Initial commit: Jersey detection test suite

Test scripts and utilities for evaluating vision-language models on jersey number detection using llama.cpp server.
2026-01-20 13:37:01 -07:00
commit 8706edcd13
14 changed files with 3080 additions and 0 deletions
--- a/docs/LLAMA_SWAP_SETUP.md
+++ b/docs/LLAMA_SWAP_SETUP.md
@ -0,0 +1,237 @@
+# llama-swap Setup Guide for Jersey Detection Testing
+
+This guide explains how to use [llama-swap](https://github.com/mostlygeek/llama-swap) to automatically switch between different vision language models when testing jersey detection.
+
+## What is llama-swap?
+
+llama-swap is a model-swapping proxy that sits between your application and llama.cpp servers.

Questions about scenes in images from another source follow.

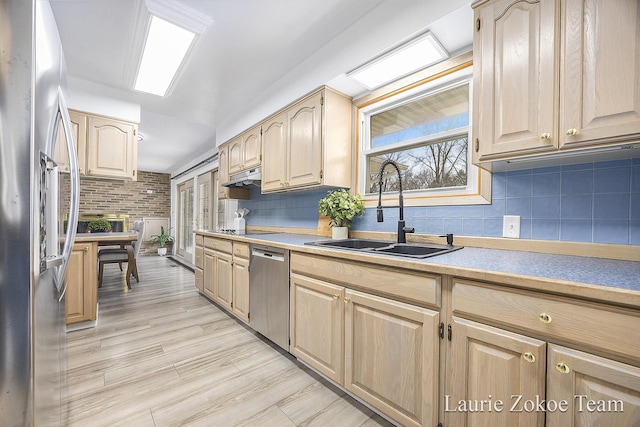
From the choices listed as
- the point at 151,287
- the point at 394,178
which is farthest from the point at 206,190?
the point at 394,178

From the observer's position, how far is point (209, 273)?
3.25 metres

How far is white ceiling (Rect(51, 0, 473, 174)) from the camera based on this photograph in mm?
1695

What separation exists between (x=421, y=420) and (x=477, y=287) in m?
0.66

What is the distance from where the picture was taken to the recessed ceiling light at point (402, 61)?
1.66 metres

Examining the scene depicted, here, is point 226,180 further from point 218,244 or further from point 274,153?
point 274,153

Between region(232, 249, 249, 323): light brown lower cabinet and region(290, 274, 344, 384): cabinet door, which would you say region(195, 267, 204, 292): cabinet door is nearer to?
region(232, 249, 249, 323): light brown lower cabinet

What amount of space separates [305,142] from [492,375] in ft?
6.74

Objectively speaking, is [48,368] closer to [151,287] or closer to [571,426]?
[571,426]

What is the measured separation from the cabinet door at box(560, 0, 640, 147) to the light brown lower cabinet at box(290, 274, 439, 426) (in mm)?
962

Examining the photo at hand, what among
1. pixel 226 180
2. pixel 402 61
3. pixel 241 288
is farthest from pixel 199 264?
pixel 402 61

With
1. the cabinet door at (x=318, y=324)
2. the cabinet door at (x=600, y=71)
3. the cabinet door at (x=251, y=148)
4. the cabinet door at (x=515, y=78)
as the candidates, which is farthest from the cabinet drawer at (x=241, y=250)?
the cabinet door at (x=600, y=71)

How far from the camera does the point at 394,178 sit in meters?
2.16

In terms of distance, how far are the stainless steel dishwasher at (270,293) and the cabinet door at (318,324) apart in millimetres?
106

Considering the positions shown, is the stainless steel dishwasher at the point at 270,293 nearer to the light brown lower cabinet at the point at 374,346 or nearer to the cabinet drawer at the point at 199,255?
the light brown lower cabinet at the point at 374,346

It automatically loads and unloads models based on the `model` parameter in API requests, allowing you to test multiple models without manually restarting servers.
+
+## Installation
+
+### Docker (Recommended)
+
+```bash
+# Pull the CUDA image (or cpu, vulkan, intel depending on your hardware)
+docker pull ghcr.io/mostlygeek/llama-swap:cuda
+```
+
+### Homebrew (macOS/Linux)
+
+```bash
+brew tap mostlygeek/llama-swap
+brew install llama-swap
+```
+
+### Pre-built Binaries
+
+Download from the [releases page](https://github.com/mostlygeek/llama-swap/releases).
+
+## Configuration
+
+A configuration file `llama-swap-config.yaml` is provided with 8 pre-configured vision models:
+
+### Small Models (1-4B parameters)
+- `lfm2-vl-1.6b` - LiquidAI LFM2-VL 1.6B (F16)
+- `gemma-3-4b` - Gemma 3 4B Instruct (F16)
+- `kimi-vl-3b` - Kimi VL A3B Thinking (F16)
+
+### Medium Models (7-12B parameters)
+- `qwen2.5-vl-7b` - Qwen2.5-VL 7B Instruct (F16)
+- `gemma-3-12b` - Gemma 3 12B Instruct (F16)
+
+### Large Models (24-27B parameters)
+- `mistral-small-24b-q8` - Mistral Small 3.2 24B (Q8_K_XL)
+- `mistral-small-24b-q4` - Mistral Small 3.2 24B (Q4_K_XL)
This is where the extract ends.